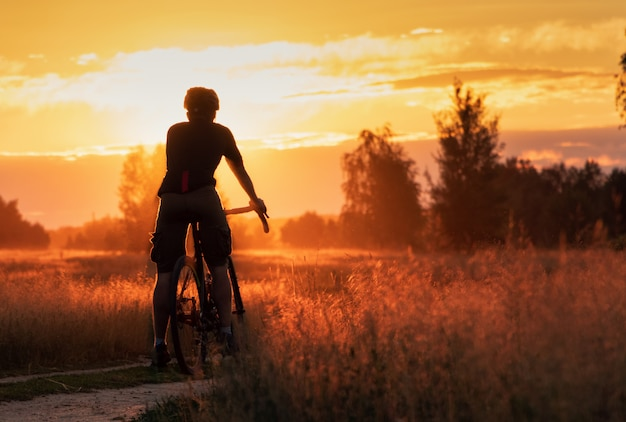 Radfahrer auf einem schotterrad steht in einem feld auf einem schönen sonnenunterganghintergrund. Premium Fotos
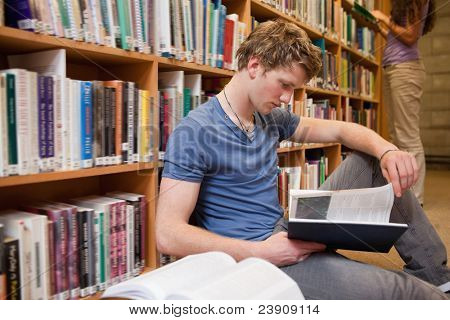 Male student reading a book in a library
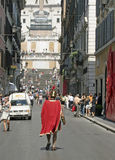 Spanish Steps Rome Italy. Man dressed as  Roman Soldier walks toward  Spanish Steps in Rome, Italy Royalty Free Stock Images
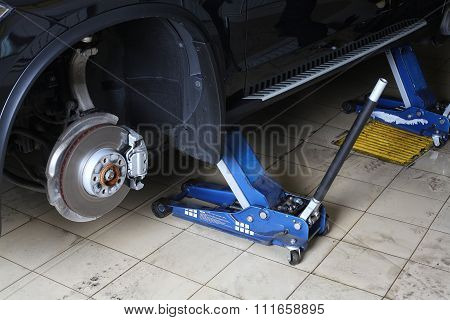 Car Repairs Service. The Car On Jacks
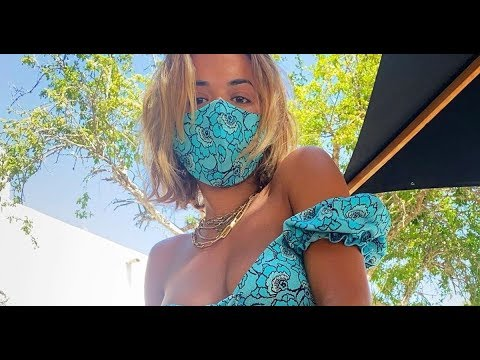 Rita Ora flaunts boobs in world's sexiest bikini as she urges fans to wear masks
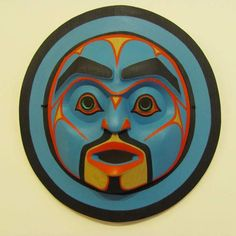 Moon Mask painted in a Bella-Bella style and carved from red cedar by the Native Master Artist Wayne Alfred from the Kwakwaka´wakw or Kwakiutl Nation.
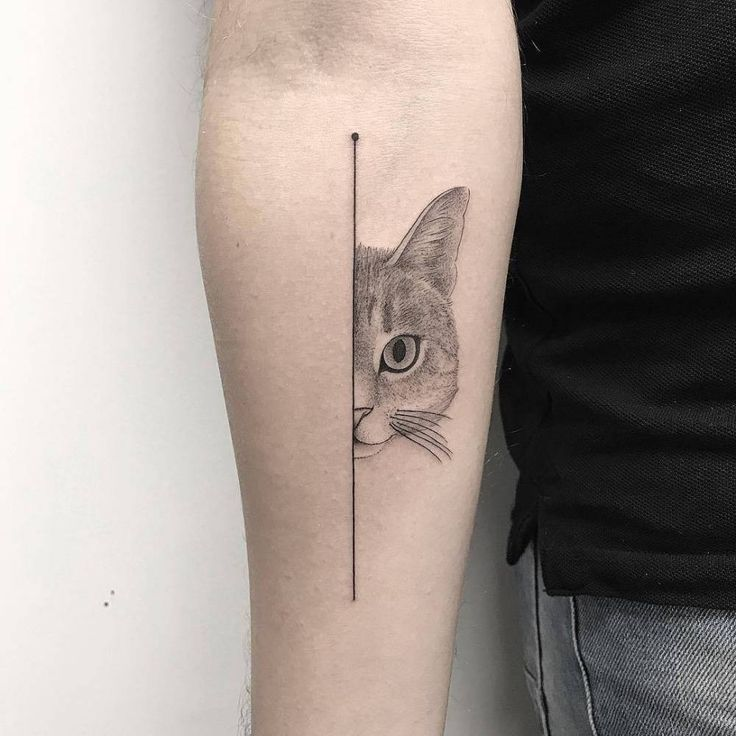 Half cat face tattoo on the right inner forearm.
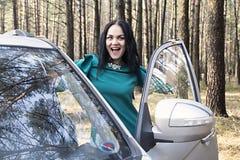 La muchacha hermosa abre la puerta de coche Imagen de archivo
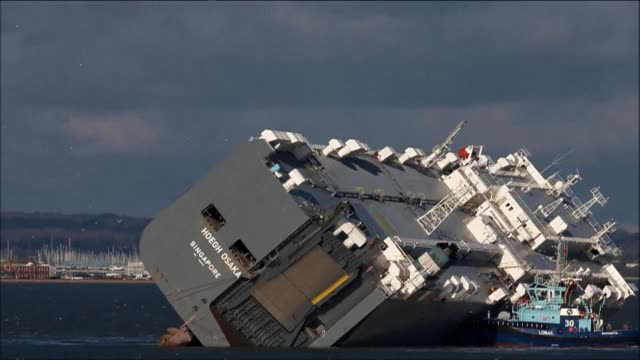 a huge cargo ship has beached off the english coast has been attracting tourists and photographers since it was deliberately ran aground on saturday... - capsizing stock videos and b-roll footage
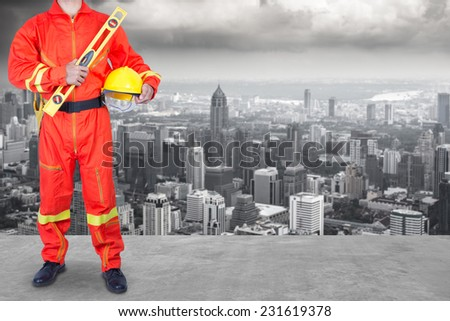 technician in uniform working at high building construction site against urban scene balcony over looking city dusky before rain falling - stock photo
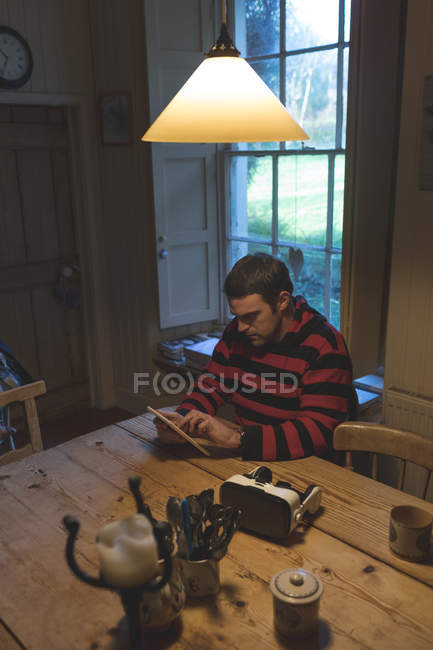 Attentive man using digital tablet at home — Stock Photo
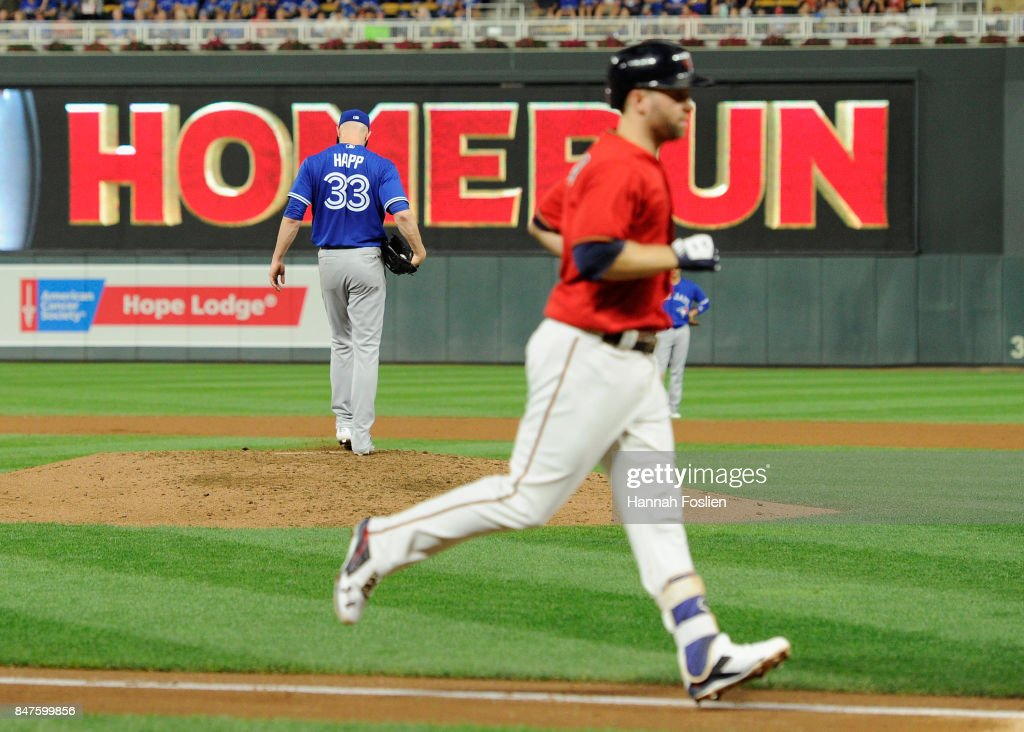 J.A. Happ #33 of the Toronto Blue Jays reacts as Brian Dozier #2 of the Minnesota Twins rounds the bases after hitting a solo home run during the fifth inning of the game on September 15, 2017 at Target Field in Minneapolis, Minnesota.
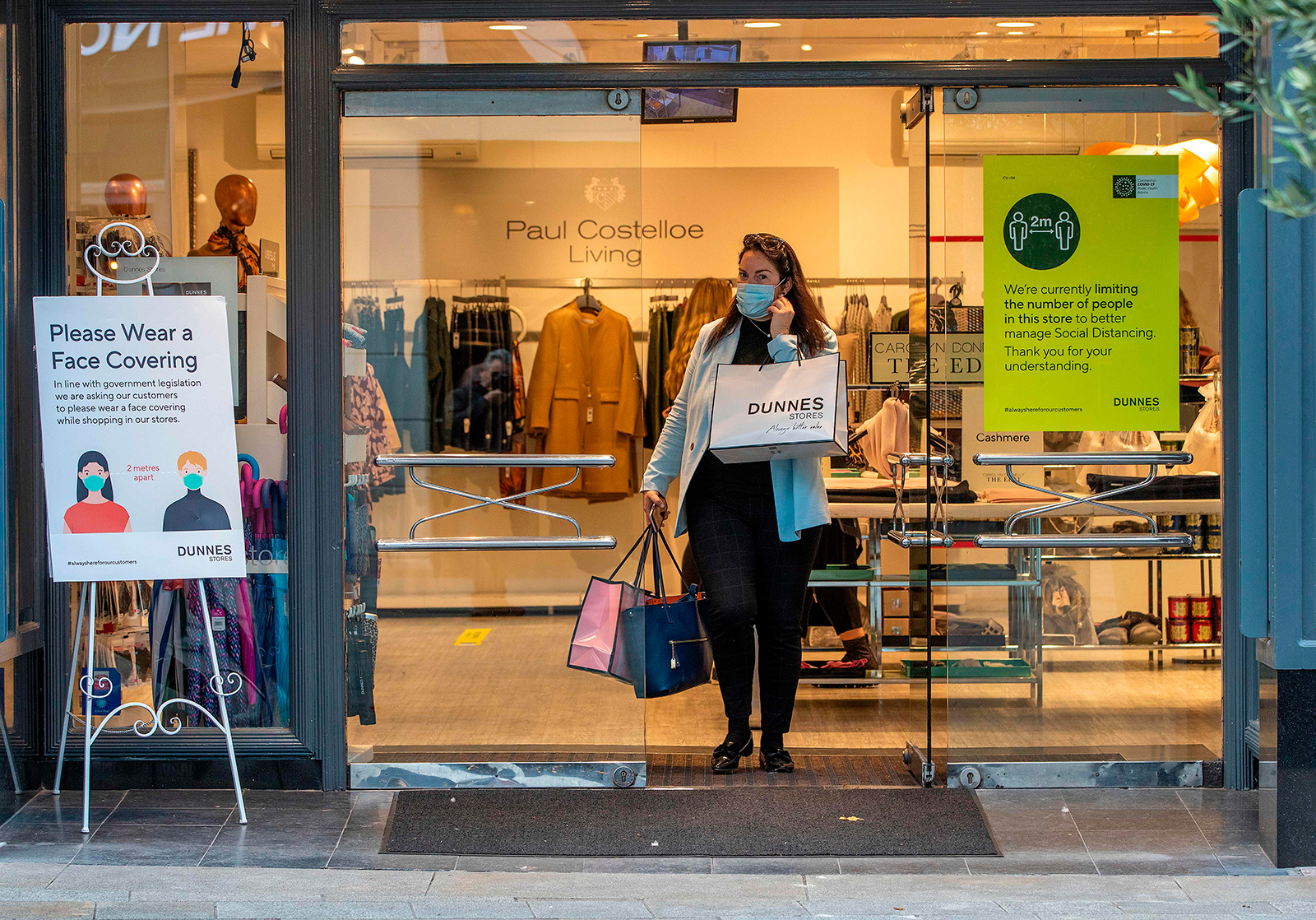 A shopper exits a store in Grafton Street in Dublin on Oct. 21.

- - - -

-- Work item --
From the material above, give again exactly the lines from the one that contains "Rita Ora flaunts" through the one that contains "Half cat face", and leave out the pictures.

-- Task result --
 Rita Ora flaunts boobs in world's sexiest bikini as she urges fans to wear masks
 Moon Mask painted in a Bella-Bella style and carved from red cedar by the Native Master Artist Wayne Alfred from the Kwakwaka´wakw or Kwakiutl Nation.
 Half cat face tattoo on the right inner forearm.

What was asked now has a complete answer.